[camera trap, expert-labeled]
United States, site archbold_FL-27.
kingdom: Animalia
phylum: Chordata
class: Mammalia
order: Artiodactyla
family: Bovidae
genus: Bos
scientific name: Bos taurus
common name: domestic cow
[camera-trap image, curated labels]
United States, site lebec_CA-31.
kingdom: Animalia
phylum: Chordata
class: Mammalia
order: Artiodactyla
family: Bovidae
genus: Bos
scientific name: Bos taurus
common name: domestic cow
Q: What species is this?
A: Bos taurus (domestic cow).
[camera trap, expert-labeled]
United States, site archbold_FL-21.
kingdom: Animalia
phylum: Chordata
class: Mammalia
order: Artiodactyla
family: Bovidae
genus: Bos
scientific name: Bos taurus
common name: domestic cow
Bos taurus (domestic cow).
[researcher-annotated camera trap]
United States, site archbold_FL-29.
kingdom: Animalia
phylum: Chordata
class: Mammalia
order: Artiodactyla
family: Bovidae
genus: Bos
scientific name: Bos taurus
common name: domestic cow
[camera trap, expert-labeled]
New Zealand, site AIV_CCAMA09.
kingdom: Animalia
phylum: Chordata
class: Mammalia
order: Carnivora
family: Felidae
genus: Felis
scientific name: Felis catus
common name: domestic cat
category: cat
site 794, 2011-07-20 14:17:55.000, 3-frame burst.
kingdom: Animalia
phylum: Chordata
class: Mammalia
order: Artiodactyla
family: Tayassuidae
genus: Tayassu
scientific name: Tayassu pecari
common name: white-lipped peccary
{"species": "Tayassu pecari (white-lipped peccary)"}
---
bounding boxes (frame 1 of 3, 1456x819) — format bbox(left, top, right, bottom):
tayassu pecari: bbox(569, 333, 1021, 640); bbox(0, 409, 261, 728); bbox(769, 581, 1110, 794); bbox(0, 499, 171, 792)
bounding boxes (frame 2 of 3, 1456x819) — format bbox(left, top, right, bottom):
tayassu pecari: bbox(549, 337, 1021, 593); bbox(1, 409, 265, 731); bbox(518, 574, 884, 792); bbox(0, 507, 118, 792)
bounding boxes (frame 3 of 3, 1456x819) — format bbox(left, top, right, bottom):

» Exercise aim:
The full listing is to be copied verbatim.

» Solution to this problem:
[camera trap, expert-labeled]
United States, site archbold_FL-27.
kingdom: Animalia
phylum: Chordata
class: Mammalia
order: Artiodactyla
family: Bovidae
genus: Bos
scientific name: Bos taurus
common name: domestic cow
[camera-trap image, curated labels]
United States, site lebec_CA-31.
kingdom: Animalia
phylum: Chordata
class: Mammalia
order: Artiodactyla
family: Bovidae
genus: Bos
scientific name: Bos taurus
common name: domestic cow
Q: What species is this?
A: Bos taurus (domestic cow).
[camera trap, expert-labeled]
United States, site archbold_FL-21.
kingdom: Animalia
phylum: Chordata
class: Mammalia
order: Artiodactyla
family: Bovidae
genus: Bos
scientific name: Bos taurus
common name: domestic cow
Bos taurus (domestic cow).
[researcher-annotated camera trap]
United States, site archbold_FL-29.
kingdom: Animalia
phylum: Chordata
class: Mammalia
order: Artiodactyla
family: Bovidae
genus: Bos
scientific name: Bos taurus
common name: domestic cow
[camera trap, expert-labeled]
New Zealand, site AIV_CCAMA09.
kingdom: Animalia
phylum: Chordata
class: Mammalia
order: Carnivora
family: Felidae
genus: Felis
scientific name: Felis catus
common name: domestic cat
category: cat
site 794, 2011-07-20 14:17:55.000, 3-frame burst.
kingdom: Animalia
phylum: Chordata
class: Mammalia
order: Artiodactyla
family: Tayassuidae
genus: Tayassu
scientific name: Tayassu pecari
common name: white-lipped peccary
{"species": "Tayassu pecari (white-lipped peccary)"}
---
bounding boxes (frame 1 of 3, 1456x819) — format bbox(left, top, right, bottom):
tayassu pecari: bbox(569, 333, 1021, 640); bbox(0, 409, 261, 728); bbox(769, 581, 1110, 794); bbox(0, 499, 171, 792)
bounding boxes (frame 2 of 3, 1456x819) — format bbox(left, top, right, bottom):
tayassu pecari: bbox(549, 337, 1021, 593); bbox(1, 409, 265, 731); bbox(518, 574, 884, 792); bbox(0, 507, 118, 792)
bounding boxes (frame 3 of 3, 1456x819) — format bbox(left, top, right, bottom):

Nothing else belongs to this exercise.